For thirty years, I confused suffering with commitment. The kind of suffering I mean did not build anything. It arrived as chronic financial stress, utilities at risk, and the persistent belief that if you were doing the work correctly, instability was inevitable. I treated that instability as proof I was serious.

I was not alone in this. Junior tennis has a code, unwritten but visible. Devotion is admired. Struggle is praised. Prosperity raises questions. The harder you work, the less you should earn. Sacrifice becomes the measure. Over time, that code hardens into something closer to religion.

I lived inside it. There were stretches when I drove home wondering whether the power would still be on. On more than one occasion it wasn't. I bought a tool to turn the water on at the street level to avoid having to go to bed without showering. I normalized that feeling. I told myself this was what the work cost. Anything easier would mean I had sold out. I also believed something else. Coaches who worked at country clubs, who left at five, who earned well and still had evenings with their families, those coaches were less serious. Less invested. Less real. I was wrong.

What I failed to see was that I was confusing instability with virtue. I was operating in a system that required emotional heroics just to function at all.

Junior tennis does require emotional investment. You cannot develop young players without trust. Without it, instruction becomes either control or cheerleading. Trust is the delivery mechanism. This part is not optional. The problem was that the business model made that trust load-bearing. When the structure depends on the coach absorbing all the risk, stress becomes permanent. There is no margin for reflection. There is no room for redesign. There is only endurance.

I did not question this for a long time because everyone around me seemed to be living the same way. Financial precarity was normal. Burnout was expected. Family strain was treated as collateral damage. My children paid that price. My three girls never got to go to summer camp, Disney World, or a trip to most anywhere other than the zoo. I was present, but not in the way that matters. My attention was always divided. My nervous system was always on the court, even when I was home. I justified that absence as necessity. I told myself I was building something worth the cost. What I was actually doing was tolerating a structure that asked too much and gave too little in return.

The shift came when I took over Samuell Grand Tennis Center. What changed was not on the court. It was behind it. Kim Kurth handled operations. She was not a tennis person, and that turned out to matter more than I expected. Her job was not to coach better. Her job was to build systems around the work. Billing. Scheduling. Staffing. Consistency. All the invisible load that usually sits on the coach. What happened next was measurable. Revenue increased year over year for fifty-six out of fifty-seven months. That did not happen because we cared more. It happened because the system stopped feeding on personal sacrifice and started operating like an institution.

The lesson took longer to land than it should have. My earlier suffering was not proof of excellence. It was evidence of bad design. Junior tennis does not need less commitment. It needs better architecture. When coaches are forced to function like priests, everyone loses. Coaches burn out. Families churn. Players absorb anxiety that has nothing to do with development. The model survives because good people are inside it. Passion keeps it alive longer than it deserves. Commitment masks the fragility underneath. But passion cannot replace structure forever.

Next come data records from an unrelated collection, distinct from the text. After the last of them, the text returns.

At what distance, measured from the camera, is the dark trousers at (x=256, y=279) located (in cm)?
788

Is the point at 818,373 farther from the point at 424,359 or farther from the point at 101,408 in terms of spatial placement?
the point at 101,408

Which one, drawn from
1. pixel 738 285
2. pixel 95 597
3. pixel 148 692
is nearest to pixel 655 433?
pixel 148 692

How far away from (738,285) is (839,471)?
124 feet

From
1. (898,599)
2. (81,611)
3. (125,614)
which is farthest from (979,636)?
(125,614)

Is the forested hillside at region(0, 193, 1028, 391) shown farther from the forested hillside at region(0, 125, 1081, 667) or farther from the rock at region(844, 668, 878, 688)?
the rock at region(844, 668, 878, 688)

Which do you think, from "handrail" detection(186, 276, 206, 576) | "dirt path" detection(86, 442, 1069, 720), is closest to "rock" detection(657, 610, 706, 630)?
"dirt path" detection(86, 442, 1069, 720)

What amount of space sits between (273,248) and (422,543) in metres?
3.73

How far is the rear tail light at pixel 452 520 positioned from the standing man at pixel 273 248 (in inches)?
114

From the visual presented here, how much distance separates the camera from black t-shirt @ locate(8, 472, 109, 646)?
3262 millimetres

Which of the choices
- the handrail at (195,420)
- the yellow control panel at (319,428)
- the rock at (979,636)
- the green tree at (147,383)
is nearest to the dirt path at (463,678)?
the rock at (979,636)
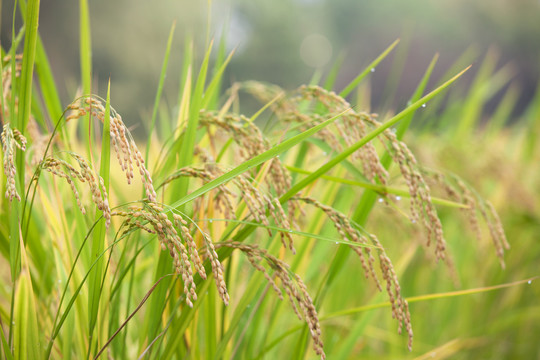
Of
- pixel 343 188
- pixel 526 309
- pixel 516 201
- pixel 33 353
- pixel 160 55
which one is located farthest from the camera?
pixel 160 55

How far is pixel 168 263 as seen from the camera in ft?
3.43

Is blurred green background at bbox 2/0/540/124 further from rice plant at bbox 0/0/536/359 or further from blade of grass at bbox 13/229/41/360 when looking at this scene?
blade of grass at bbox 13/229/41/360

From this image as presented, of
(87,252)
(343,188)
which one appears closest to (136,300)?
(87,252)

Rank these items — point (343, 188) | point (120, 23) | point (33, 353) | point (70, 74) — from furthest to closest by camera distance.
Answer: point (120, 23) < point (70, 74) < point (343, 188) < point (33, 353)

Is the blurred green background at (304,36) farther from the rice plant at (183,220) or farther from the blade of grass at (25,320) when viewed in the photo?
the blade of grass at (25,320)

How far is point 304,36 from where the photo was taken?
23.8 meters

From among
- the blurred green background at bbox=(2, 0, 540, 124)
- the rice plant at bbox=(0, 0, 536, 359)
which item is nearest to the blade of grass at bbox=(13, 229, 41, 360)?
the rice plant at bbox=(0, 0, 536, 359)

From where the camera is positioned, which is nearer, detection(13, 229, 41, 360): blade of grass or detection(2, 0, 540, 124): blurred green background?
detection(13, 229, 41, 360): blade of grass

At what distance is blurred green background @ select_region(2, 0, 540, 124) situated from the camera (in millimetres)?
18172

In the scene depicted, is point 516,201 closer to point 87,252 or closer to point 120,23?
point 87,252

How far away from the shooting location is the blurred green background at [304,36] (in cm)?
1817

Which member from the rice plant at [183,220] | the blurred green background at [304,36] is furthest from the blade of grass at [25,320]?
the blurred green background at [304,36]

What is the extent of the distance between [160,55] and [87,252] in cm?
1972

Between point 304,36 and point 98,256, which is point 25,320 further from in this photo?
point 304,36
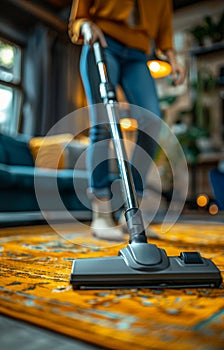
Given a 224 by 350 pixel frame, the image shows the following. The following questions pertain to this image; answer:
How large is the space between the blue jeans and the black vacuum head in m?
0.77

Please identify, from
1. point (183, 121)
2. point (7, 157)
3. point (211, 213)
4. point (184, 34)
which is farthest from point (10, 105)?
point (211, 213)

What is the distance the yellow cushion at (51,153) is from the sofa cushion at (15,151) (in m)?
0.07

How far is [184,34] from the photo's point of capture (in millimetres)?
4484

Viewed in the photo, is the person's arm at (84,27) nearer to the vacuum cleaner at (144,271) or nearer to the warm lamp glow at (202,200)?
the vacuum cleaner at (144,271)

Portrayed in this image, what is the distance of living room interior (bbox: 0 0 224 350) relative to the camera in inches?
19.0

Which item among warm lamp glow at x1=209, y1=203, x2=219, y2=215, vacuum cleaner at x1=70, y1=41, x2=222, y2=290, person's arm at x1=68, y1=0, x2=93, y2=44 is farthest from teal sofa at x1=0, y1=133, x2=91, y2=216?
vacuum cleaner at x1=70, y1=41, x2=222, y2=290

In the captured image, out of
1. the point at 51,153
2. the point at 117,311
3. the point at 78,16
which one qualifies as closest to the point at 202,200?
the point at 51,153

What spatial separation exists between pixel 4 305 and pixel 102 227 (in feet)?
3.09

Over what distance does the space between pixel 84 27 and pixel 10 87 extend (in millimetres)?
3278

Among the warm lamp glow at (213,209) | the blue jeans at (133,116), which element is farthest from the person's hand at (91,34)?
the warm lamp glow at (213,209)

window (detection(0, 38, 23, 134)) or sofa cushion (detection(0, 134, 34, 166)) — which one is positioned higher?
window (detection(0, 38, 23, 134))

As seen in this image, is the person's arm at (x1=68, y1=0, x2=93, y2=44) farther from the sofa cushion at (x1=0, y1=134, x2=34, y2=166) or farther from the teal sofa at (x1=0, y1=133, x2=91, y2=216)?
the sofa cushion at (x1=0, y1=134, x2=34, y2=166)

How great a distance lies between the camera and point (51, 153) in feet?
9.39

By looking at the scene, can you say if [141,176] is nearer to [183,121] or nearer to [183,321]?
[183,321]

The most damaging part of the vow of poverty is not financial. It is cognitive. Coaches stop imagining alternatives. They stop questioning the container. They internalize the idea that instability is the price of doing meaningful work. It is not. A well-designed system protects care rather than consuming it. It separates craft from operations so neither collapses under the weight of the other. I know this because I have lived both versions.